In ihrer „Introduction“ (S. 11–39) gibt Lerouge einen knappen Überblick über Geschichte und Zivilisation der Parther, stellt kurz die wichtigen Quellenzeugnissen aus dem Arsakidenreich vor [2], umreißt den Forschungsstand und erörtert die relevanten griechischen und lateinischen Autoren. Im ersten Teil („L’image des Parthes et les relations romano-parthiques“, S. 43–169) betrachtet Lerouge den Wandel der römischen Partherbilder in den politischen Kontakten beider Großmächte vom ersten Zusammentreffen zwischen Sulla und einem Gesandten Mithradates’ II., das sie ins Jahr 92 v.Chr. datiert (S. 43) [3], bis zum Untergang der Arsakiden Anfang des 3. Jahrhunderts. In sehr knappen Überblicken stellt sie jeweils die Ereignisse vor und erörtert dann den Wandel des politischen Partherbildes. Ihre Leitfragen sind dabei: Welche Stärke schrieben die Römer den Parthern zu? In welchem Verhältnis stand ihr Reich zu Rom? Sulla habe Parthien noch als eines der vielen, Rom nicht gleichrangigen orientalischen Reiche betrachtet, ohne seine besondere Bedeutung zu erkennen.
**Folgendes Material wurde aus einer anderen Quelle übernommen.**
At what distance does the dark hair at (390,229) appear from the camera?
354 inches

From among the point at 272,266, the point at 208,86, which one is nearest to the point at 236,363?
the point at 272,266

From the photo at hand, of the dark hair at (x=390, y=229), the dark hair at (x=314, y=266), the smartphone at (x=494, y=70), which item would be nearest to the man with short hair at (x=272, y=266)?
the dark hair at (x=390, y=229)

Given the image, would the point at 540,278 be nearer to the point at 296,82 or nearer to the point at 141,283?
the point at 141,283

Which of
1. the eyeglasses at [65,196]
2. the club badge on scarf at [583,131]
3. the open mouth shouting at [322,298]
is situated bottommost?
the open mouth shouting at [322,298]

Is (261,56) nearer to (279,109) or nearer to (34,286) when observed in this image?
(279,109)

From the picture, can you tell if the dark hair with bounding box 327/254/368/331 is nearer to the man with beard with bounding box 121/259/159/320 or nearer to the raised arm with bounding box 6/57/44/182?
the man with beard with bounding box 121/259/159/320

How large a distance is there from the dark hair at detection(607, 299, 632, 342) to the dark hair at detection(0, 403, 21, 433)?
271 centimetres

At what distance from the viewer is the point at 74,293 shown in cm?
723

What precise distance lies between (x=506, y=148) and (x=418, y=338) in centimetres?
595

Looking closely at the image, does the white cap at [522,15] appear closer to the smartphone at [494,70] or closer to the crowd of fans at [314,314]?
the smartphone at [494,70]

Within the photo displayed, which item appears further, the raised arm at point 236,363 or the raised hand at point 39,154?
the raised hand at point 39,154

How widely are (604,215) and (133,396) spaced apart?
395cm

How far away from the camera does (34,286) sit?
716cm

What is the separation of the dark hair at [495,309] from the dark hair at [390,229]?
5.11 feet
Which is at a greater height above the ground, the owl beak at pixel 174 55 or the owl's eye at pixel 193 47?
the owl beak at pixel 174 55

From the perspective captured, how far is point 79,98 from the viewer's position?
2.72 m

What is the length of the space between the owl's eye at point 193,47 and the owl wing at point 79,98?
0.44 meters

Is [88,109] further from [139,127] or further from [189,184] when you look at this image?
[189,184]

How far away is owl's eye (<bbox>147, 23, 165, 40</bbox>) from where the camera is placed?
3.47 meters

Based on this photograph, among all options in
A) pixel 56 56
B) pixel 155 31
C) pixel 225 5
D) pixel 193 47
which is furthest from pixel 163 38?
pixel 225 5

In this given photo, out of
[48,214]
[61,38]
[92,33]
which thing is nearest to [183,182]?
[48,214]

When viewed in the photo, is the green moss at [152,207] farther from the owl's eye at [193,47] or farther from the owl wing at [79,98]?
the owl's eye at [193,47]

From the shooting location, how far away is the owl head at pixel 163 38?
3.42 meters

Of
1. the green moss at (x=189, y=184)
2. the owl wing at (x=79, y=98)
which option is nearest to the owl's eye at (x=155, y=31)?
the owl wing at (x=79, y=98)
Der angebliche Plan des Lucullus 69 v.Chr., das Partherreich zu erobern (Plut. Lucull. 30, 2), beruhe zwar nur auf einem Gerücht, doch sei in der Mitte des 1. Jahrhunderts diese Eroberung ein durchaus vorstellbares Ziel geworden. Dabei habe Parthien für Rom keine akute Gefahr dargestellt, wie Pompeius habe auch Crassus in der Offensive gegen die Arsakiden vielmehr militärischen Ruhm im Orient gesucht. Nach Lerouge war es nicht so sehr die römische Unkenntnis über die Parther, sondern die Vorstellung vom militärisch schwachen Osten und das hohe Prestige eines Orientfeldzuges auf den Spuren Alexanders des Großen, die Crassus in die Niederlage führten. Nach dieser Katastrophe stand dann für Caesar und Antonius der Gedanke der Rache und der Unterwerfung der nunmehr als militärisch mächtig vorgestellten Parther auf der politischen Agenda, auch wenn die realen Ziele der beiden Feldherren von Lerouge als westlich begrenzter eingeschätzt werden. Die Parther seien nun zu unversöhnlichen Feinden Roms, zu „ennemis dangereux“ (S. 98) geworden.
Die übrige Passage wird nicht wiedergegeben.